Стилизация либеральной демократии и постдемократический капитализм ведут к резкому нарастанию социальных противоречий. Решать ли их методами надинституциональной политики или в рамках конструкции гражданского участия «сделай сам»?

Политика 27.12.2013 // 2 942
© epSos.de

В данной статье я противопоставляю три теоретических подхода к пониманию и объяснению реалий демократического капитализма и их (желаемые) принципы работы. Каждая из этих теорий определяет достаточно последовательным и эмпирически проверенным образом, как действуют и должны действовать государство, политики, участники рынка в экономике и граждане. Три теории, о которых я упомянул, это социально-демократическая и социально-рыночная экономическая теория, либерально-рыночная теория и (пока еще не законченная) теория, которая здесь за неимением лучшего названия будет схематично представлена под корявым названием «мировой финансовой рыночной постдемократии». Последняя теория не закончена: с одной стороны, она вполне способна описать «логику», которая управляет реалиями современных рынков и политики, с другой стороны, ей не хватает нормативных доказательств (доказательств того, что схема политической экономики и принципы ее работы, на самом деле, полезны для всех), чтобы продемонстрировать, почему эти реалии обоснованы и жизнеспособны.

 

Один: социал-демократическая теория демократического капитализма

На юридическом и конституционном уровне демократические политические права гарантируют гражданское равенство — разумеется, речь не идет о равенстве социально-экономических результатов. Нормативно, гражданское равенство основывается на строгом разграничении (неравномерно распределенных) социально-экономических ресурсов и (равных) политических прав в соответствии с принципом неконвертируемости первых в последние. Владение экономическими активами нельзя превращать в привилегии, политическую власть или в кратчайший путь и к тому и к другому. Соответственно, более низкий социально-экономический статус не должен лишать граждан их политического голоса и веса. В то же время можно справедливо заметить, что в действительности использование политических ресурсов может оказывать значительное влияние на относительный социально-экономический статус и статус безопасности граждан, иллюстрацией чего служит любой демократически принятый закон о налогообложении. Это асимметрия между экономическими и политическими ресурсами и сферами действия, где первым в определенной степени запрещается превращаться в последние, но последним разрешается (и на самом деле, это от них ожидается) влиять на первые.
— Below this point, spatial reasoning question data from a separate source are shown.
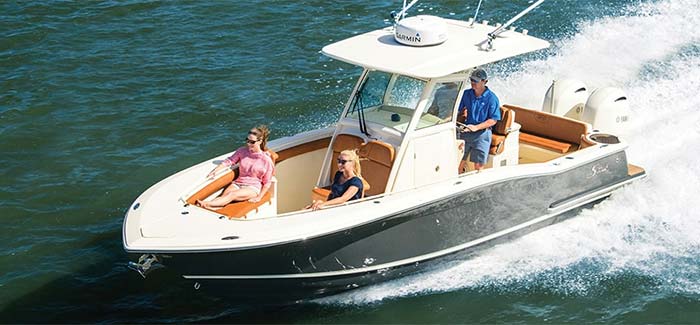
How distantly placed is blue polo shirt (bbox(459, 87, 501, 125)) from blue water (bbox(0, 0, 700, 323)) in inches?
57.1

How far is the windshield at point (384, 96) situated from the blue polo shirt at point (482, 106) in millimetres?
657

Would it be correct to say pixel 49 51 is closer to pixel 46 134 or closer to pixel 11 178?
pixel 46 134

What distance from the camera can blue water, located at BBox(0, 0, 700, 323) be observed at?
10.3 meters

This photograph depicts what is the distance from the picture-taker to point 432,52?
1008 centimetres

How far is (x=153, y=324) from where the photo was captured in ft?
33.2

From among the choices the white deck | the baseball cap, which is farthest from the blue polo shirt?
the white deck

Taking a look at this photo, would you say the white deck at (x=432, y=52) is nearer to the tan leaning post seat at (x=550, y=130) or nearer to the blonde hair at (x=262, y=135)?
the blonde hair at (x=262, y=135)

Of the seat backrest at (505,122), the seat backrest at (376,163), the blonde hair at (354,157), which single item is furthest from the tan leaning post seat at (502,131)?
the blonde hair at (354,157)

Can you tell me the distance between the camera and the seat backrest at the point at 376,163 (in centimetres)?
1009

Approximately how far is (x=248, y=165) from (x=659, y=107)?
6538 mm

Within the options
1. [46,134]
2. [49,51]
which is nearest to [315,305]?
[46,134]

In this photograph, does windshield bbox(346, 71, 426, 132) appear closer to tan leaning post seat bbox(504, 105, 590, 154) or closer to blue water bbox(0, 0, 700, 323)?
blue water bbox(0, 0, 700, 323)

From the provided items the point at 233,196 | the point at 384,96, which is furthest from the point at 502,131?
the point at 233,196

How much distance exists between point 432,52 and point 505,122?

Эта формула является нормативным основанием «социально-демократической» или «социально-рыночной» теории капиталистической демократии: политическая власть, отражая преобладающие концепции социальной справедливости и заявляя о своем превосходстве над динамикой рынков, может законным образом повлиять на распределение экономических ресурсов, но не наоборот. Социально-демократическая теория солидарна с двумя исходными положениями «социального рынка». Во-первых, экономический процесс полностью определяется и характеризуется институциональным механизмом и политическими решениями, которые были приняты на политическом и конституционном уровне. Именно общественная политика приводит в движение, разрешает, регулирует и, таким образом, предоставляет институциональную структуру для рыночных сил — таким образом, что демократическое государство может направлять экономический процесс по пути, который помогает избежать двойной угрозы опустошительного экономического кризиса и разрушительного социального конфликта.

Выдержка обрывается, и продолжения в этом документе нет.